Non posso proprio esimermi dal riportare anche gli altri due finalisti di categoria che faccio fatica a non considerare parimenti importanti. Nel 2008 il Dr. Enric Sala, Explorer di National Geographic, ha fondato il progetto Pristine Seas, riunendo un team di scienziati, registi ed esperti di politica, con l’obiettivo di proteggere il 30% dei nostri oceani entro il 2030; ad oggi il programma ha contribuito a creare 24 riserve marine in tutto il mondo, in un’area grande il doppio dell’India.
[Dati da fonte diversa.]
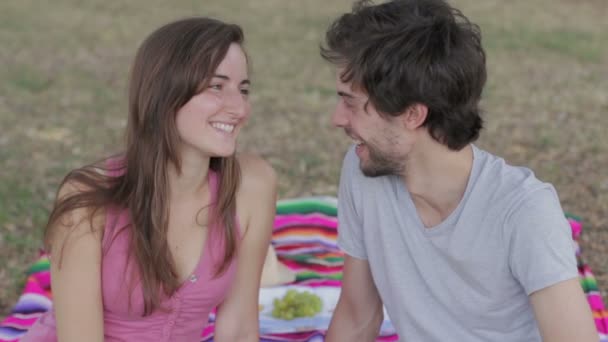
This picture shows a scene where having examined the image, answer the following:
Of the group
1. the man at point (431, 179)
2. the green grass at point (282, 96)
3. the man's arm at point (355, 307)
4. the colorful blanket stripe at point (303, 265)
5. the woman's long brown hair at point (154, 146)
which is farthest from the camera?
the green grass at point (282, 96)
Nel 2018, invece, è nato il programma Living Seawalls, fiore all’occhiello del Sydney Institute of Marine Science, che progetta e realizza dighe viventi con pannelli che riproducono importanti habitat costieri come le pozze rocciose e le radici delle mangrovie. Queste dighe, oltre a difendere le città costiere dall’innalzamento del livello del mare, offrono riparo alle specie marine minacciate; in soli due anni le Living Seawalls di Sydney presentano il 36% in più di specie marine rispetto alle classiche dighe.
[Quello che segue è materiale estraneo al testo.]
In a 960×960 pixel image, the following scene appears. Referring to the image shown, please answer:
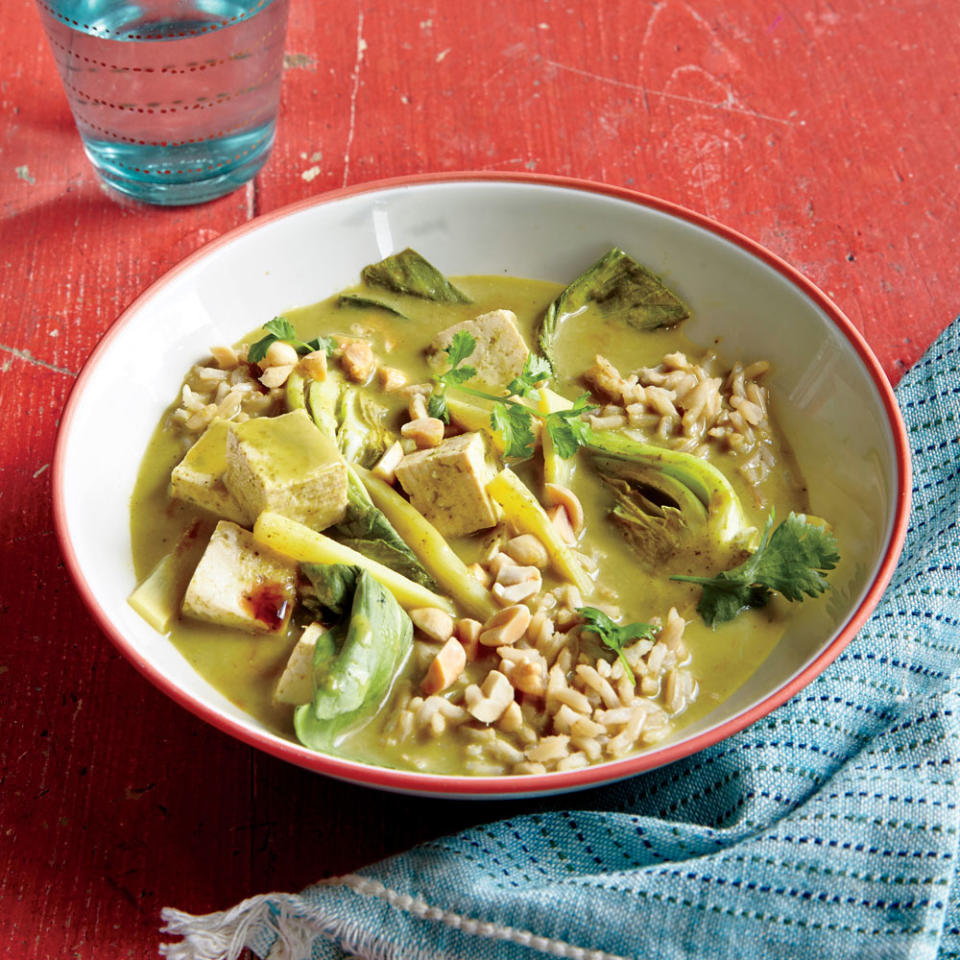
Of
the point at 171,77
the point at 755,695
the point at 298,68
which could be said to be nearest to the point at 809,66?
the point at 298,68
Costruisci un mondo senza rifiuti
Eccoci al premio tutto italiano: è la città metropolitana di Milano a vincere con i suoi Food Waste Hub, ovvero dei poli di recupero del cibo che avanza da supermercati e mense aziendali e viene poi donato alle ONG che lo distribuiscono ai cittadini più bisognosi. Oggi la città ha tre Poli dello spreco alimentare, ognuno dei quali recupera circa 130 tonnellate di cibo all’anno, ovvero 260.000 pasti equivalenti. Un bellissimo progetto che è davvero adatto per la città italiana degli eccessi e degli opposti, dove l’extralusso e la povertà sono ad un vicolo di distanza; per quanto nobile ed utile, però, non riesco a considerarlo come La Soluzione da imitare per risolvere il più grande problema dello spreco e delle disuguaglianze, ma solo un palliativo. Il milione di sterline l’avrei probabilmente assegnato ad uno degli altri finalisti. Sanergy, con sede a Nairobi, è la più grande fabbrica di riciclaggio dei rifiuti nell’Africa centro-orientale ed ha dimostrato che la crisi dei servizi igienico-sanitari e della gestione dei rifiuti nelle città in via di sviluppo può essere risolta.
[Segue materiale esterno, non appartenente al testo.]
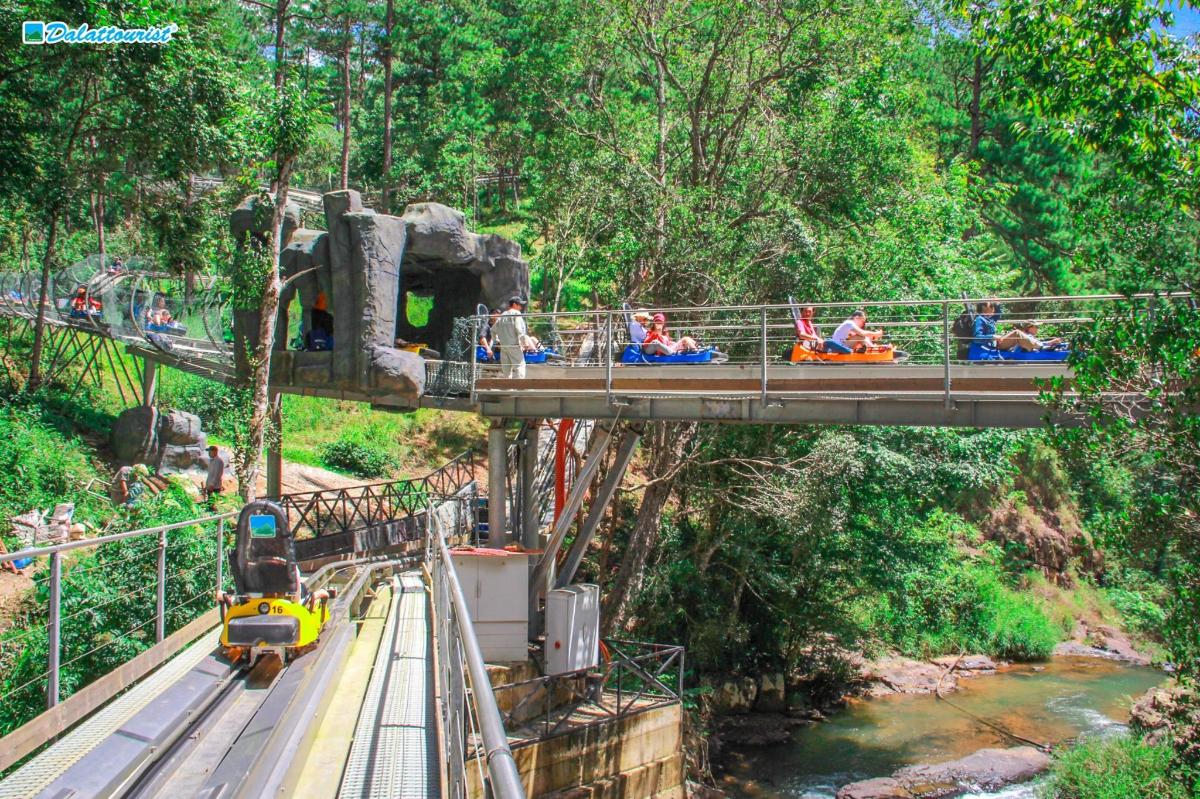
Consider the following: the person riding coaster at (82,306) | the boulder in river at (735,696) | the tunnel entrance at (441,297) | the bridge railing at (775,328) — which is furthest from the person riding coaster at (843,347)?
the person riding coaster at (82,306)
WOTA, una start-up giapponese, sta invece lavorando per migliorare la sicurezza idrica attraverso il recupero delle acque reflue; il primo prodotto dell’azienda, WOTA BOX, trasforma oltre il 98% dei rifiuti idrici in acqua dolce pulita con un’efficienza 50 volte superiore ai tipici impianti di trattamento, una dimensione ridotta e un’installazione semplicissima. Negli ultimi anni in Giappone, più di 20.000 persone le hanno utilizzate con successo dopo che inondazioni, tifoni e terremoti hanno interrotto le forniture d’acqua.

Ripristina il nostro clima
L’altro premio italiano è molto interessante ed è condiviso con la Thailandia e la Germania; si tratta di Enapter, ovvero una tecnologia a idrogeno verde che potrebbe cambiare il modo in cui alimentiamo ogni cosa. La sua tecnologia AEM Electrolyser trasforma l’elettricità rinnovabile in gas idrogeno a emissioni zero. Sviluppata in modo più rapido ed economico di quanto si ritenesse possibile, la tecnologia già alimenta automobili, aerei, industrie e gli impianti di riscaldamento delle abitazioni. Prima della vittoria dell’Earthsot Prize, l’obiettivo di Enapter era di rappresentare entro il 2050 il 10% della produzione mondiale di idrogeno, ed ora, speriamo, possa fare ancora di più.